From the theater review below, extract the passage that begins at the words "Suffering — you" and stops after the words "of Blue Leaves.", copying it word for word.

Selected text
━━━━
Suffering — you don't even know the meaning of suffering. You're a nobody and you suffer like a nobody.— — Bunny to Bananas
The House of Blue Leaves
Kate Burton looms over John Pankow and Jane Kaczmarek in The House of Blue Leaves.
The contempt in the line quoted above is addressed to a crazed woman by her husband's jealous mistress. It's typical of the cruelty that scars John Guare's 1971 black comedy, wisely chosen by Artistic Director Michael Ritchie to open the newly renovated Mark Taper Forum with its much improved sight lines, nearly flawless acoustics and a more audience-friendly lounge.

Guare says his play is about humiliation and the cruelties people inflict on each other. It's set in 1965 on the day of the Pope's visit to the UN when he passes en route through Queens where the Shaughnessy family lives. Artie Shaughnessy (John Pankow), whose day job is as zookeeper, lives on dreams of selling his songs. His wife Bananas (Kate Burton) really is bananas and hasn't left the house in years. His son Ronnie (James Immekus), an unhappy army private, is busily working on a bomb to blow up the Pope in retaliation for his own unhappy life which he blames on his parents and the contempt of their friend, producer Billy Einhorn (Diedrich Bader) who overlooked him for the role of Huckleberry Finn.

Artie finally lets his mistress Bunny (Jane Kaczmarek) wheedle him into going to California where he hopes Billy will make all his songs hits and all his dreams come true. Rather than holding out on sex, Bunny holds out on cooking and the elaborate recipes she and Artie keep in a scrapbook are the esoteric delicacies he will enjoy once he commits Bananas and they are in California.
━━━━
Data records
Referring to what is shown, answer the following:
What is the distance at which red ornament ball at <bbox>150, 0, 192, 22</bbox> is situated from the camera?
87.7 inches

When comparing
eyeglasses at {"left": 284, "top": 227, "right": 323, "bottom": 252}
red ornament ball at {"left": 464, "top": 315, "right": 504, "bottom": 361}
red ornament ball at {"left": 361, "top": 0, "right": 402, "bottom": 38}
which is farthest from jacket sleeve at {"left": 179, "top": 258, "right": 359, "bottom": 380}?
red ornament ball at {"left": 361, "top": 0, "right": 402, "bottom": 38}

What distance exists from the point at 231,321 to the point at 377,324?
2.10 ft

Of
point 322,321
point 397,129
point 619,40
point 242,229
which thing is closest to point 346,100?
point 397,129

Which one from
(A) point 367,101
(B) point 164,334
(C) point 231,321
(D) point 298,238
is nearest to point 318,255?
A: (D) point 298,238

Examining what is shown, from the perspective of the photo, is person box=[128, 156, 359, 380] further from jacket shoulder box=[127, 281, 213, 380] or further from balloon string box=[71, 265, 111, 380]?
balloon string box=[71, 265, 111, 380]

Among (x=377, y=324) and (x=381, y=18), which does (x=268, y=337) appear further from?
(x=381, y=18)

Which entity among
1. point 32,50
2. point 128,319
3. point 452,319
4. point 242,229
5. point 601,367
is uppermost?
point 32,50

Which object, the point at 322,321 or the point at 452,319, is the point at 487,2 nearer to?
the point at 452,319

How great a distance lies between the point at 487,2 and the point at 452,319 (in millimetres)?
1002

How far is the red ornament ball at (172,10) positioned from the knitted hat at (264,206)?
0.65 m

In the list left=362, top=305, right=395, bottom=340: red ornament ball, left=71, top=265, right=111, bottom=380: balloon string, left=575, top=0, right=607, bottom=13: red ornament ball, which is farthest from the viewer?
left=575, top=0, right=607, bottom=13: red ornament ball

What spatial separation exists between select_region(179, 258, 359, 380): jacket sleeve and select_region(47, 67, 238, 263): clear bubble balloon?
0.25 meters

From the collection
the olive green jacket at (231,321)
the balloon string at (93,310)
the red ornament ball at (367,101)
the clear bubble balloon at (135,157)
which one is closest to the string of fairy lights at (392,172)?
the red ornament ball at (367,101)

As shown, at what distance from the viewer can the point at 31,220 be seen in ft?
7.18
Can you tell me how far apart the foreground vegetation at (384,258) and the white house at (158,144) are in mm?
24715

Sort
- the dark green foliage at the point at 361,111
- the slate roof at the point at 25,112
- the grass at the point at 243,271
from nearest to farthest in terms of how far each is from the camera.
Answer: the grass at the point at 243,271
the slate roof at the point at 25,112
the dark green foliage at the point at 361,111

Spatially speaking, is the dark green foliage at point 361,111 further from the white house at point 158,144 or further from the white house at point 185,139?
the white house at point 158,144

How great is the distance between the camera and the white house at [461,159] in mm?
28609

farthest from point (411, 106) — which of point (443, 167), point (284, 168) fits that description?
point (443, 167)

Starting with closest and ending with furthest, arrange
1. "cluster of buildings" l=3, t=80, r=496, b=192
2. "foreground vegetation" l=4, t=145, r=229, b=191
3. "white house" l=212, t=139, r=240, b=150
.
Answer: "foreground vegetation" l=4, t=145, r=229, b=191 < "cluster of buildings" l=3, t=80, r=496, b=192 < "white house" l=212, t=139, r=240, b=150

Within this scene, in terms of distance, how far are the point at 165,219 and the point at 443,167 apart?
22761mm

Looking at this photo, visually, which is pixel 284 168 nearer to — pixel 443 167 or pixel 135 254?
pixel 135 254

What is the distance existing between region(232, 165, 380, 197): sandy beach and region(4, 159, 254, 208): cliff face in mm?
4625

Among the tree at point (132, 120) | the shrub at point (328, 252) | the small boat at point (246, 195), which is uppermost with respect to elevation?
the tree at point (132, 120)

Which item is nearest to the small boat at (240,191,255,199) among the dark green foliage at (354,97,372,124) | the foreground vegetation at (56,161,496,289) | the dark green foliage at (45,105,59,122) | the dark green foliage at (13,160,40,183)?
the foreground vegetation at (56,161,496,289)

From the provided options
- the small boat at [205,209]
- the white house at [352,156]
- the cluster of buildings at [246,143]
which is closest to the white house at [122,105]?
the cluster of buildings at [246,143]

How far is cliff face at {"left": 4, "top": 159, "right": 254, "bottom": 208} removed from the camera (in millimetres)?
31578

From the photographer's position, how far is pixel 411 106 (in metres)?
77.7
━━━━
Solved exercise
Suffering — you don't even know the meaning of suffering. You're a nobody and you suffer like a nobody.— — Bunny to Bananas
The House of Blue Leaves
Kate Burton looms over John Pankow and Jane Kaczmarek in The House of Blue Leaves.